— Start of Extracted information —

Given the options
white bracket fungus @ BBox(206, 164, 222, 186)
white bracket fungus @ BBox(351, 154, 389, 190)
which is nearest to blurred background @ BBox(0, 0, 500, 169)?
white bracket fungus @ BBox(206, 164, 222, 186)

— End of Extracted information —
— Start of Extracted information —

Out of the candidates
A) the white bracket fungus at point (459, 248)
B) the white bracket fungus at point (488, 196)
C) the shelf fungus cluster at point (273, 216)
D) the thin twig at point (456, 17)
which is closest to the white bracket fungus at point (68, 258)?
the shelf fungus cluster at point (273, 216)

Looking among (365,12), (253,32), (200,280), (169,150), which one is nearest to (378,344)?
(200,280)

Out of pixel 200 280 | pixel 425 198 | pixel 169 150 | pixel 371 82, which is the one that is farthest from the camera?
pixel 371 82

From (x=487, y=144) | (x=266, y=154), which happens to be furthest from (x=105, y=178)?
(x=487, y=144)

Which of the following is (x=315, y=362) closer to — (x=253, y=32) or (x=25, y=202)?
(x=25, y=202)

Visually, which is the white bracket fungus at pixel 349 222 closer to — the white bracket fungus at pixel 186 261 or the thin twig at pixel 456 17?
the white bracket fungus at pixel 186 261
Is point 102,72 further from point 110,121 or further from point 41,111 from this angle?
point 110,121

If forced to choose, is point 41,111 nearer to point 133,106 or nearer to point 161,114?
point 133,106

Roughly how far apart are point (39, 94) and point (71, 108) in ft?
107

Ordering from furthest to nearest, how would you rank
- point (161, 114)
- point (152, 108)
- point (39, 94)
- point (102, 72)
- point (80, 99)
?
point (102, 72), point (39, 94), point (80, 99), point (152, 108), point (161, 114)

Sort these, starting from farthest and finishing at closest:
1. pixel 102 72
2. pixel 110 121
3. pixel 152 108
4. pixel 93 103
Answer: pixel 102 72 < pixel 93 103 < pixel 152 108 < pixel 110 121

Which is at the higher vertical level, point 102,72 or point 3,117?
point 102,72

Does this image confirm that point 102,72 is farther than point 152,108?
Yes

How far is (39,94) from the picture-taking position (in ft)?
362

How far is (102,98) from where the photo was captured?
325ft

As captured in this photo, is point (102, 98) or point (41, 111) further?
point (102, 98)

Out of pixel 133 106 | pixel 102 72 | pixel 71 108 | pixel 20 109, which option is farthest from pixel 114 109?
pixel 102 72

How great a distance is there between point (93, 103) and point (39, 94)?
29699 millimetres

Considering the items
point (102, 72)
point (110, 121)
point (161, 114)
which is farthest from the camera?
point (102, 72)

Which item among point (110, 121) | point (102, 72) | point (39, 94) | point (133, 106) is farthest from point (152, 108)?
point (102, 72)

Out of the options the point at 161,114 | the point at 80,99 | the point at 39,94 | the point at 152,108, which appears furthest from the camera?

— End of Extracted information —
— Start of Extracted information —

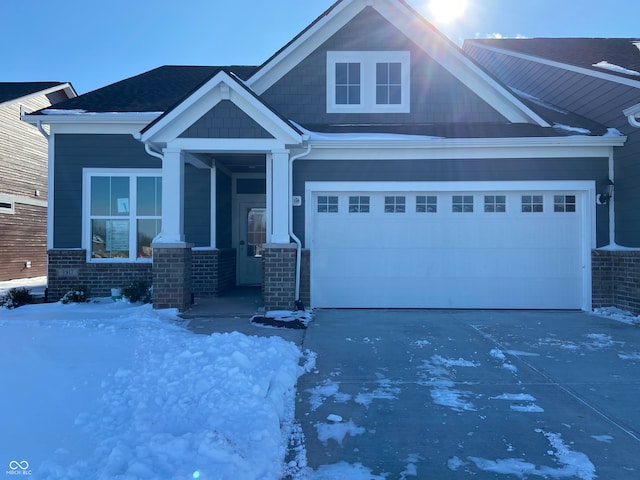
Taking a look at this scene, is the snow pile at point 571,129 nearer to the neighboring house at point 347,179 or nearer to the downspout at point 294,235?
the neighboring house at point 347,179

— End of Extracted information —

_Problem requirements_
Write out the rows above, from the line containing "How far is (102,98)" through the line containing "29699 millimetres", including both of those lines, with every line unchanged.

_Correct response_
How far is (102,98) from where the photo was captured?
325ft

As captured in this photo, is point (102, 98) or point (41, 111) further?
point (102, 98)

Out of pixel 133 106 | pixel 102 72 | pixel 71 108 | pixel 20 109, which option is farthest from pixel 114 109?
pixel 102 72

How great a distance is there between point (93, 103) and point (39, 94)?
29699 millimetres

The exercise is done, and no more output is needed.